## TASK STATEMENT
Output, unchanged, the part of the data that opens with the line containing "In what is displayed here, from" and closes with the last line of the data.

## STORED RECORDS
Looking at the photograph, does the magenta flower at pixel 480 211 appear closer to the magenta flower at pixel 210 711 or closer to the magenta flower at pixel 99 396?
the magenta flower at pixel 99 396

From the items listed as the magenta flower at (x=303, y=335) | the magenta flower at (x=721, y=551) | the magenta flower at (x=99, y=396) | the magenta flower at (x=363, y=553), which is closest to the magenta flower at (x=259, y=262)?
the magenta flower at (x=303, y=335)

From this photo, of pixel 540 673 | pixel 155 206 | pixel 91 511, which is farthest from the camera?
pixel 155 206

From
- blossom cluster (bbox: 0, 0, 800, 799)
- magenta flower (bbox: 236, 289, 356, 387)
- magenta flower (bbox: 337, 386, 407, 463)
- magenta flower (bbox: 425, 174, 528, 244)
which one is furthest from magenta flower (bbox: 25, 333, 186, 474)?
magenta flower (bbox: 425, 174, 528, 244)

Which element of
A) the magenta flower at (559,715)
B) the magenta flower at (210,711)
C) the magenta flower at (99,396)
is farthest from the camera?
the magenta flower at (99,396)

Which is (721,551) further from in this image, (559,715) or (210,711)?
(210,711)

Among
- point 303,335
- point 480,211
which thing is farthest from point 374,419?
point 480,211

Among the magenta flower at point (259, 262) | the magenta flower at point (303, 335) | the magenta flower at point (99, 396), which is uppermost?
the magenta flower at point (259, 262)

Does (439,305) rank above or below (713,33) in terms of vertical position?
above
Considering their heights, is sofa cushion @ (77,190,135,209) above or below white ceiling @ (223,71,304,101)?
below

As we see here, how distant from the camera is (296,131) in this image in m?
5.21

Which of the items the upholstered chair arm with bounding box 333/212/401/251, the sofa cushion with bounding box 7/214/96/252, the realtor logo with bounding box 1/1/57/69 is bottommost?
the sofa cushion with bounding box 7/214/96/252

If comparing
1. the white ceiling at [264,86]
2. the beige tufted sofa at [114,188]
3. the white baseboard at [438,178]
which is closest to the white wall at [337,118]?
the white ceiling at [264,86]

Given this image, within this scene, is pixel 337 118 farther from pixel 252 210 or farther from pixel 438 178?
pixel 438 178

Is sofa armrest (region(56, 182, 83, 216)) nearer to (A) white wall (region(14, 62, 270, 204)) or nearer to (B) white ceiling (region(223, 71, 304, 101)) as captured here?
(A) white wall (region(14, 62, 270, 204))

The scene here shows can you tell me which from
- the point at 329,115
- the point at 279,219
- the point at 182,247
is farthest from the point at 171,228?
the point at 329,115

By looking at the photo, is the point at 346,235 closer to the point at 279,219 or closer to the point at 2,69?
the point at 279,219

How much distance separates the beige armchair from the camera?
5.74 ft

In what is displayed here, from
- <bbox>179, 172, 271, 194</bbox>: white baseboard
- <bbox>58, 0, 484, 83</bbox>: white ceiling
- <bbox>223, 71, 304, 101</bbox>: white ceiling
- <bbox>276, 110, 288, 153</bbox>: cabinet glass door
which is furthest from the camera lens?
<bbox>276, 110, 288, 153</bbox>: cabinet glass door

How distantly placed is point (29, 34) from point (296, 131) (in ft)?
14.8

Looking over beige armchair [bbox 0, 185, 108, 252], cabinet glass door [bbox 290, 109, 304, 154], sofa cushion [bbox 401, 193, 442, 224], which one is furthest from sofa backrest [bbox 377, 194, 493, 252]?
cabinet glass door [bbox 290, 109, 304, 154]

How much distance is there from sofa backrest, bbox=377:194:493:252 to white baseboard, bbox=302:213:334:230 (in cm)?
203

## OUTPUT
In what is displayed here, from
- <bbox>179, 172, 271, 194</bbox>: white baseboard
- <bbox>58, 0, 484, 83</bbox>: white ceiling
- <bbox>223, 71, 304, 101</bbox>: white ceiling
- <bbox>276, 110, 288, 153</bbox>: cabinet glass door
which is furthest from the camera lens?
<bbox>276, 110, 288, 153</bbox>: cabinet glass door

How distantly placed is point (29, 34) from point (296, 131) (in ft)?
14.8

Looking over beige armchair [bbox 0, 185, 108, 252], cabinet glass door [bbox 290, 109, 304, 154], sofa cushion [bbox 401, 193, 442, 224], which one is furthest from sofa backrest [bbox 377, 194, 493, 252]?
cabinet glass door [bbox 290, 109, 304, 154]

How much distance is there from sofa backrest, bbox=377:194:493:252 to white baseboard, bbox=302:213:334:230 (in cm)?
203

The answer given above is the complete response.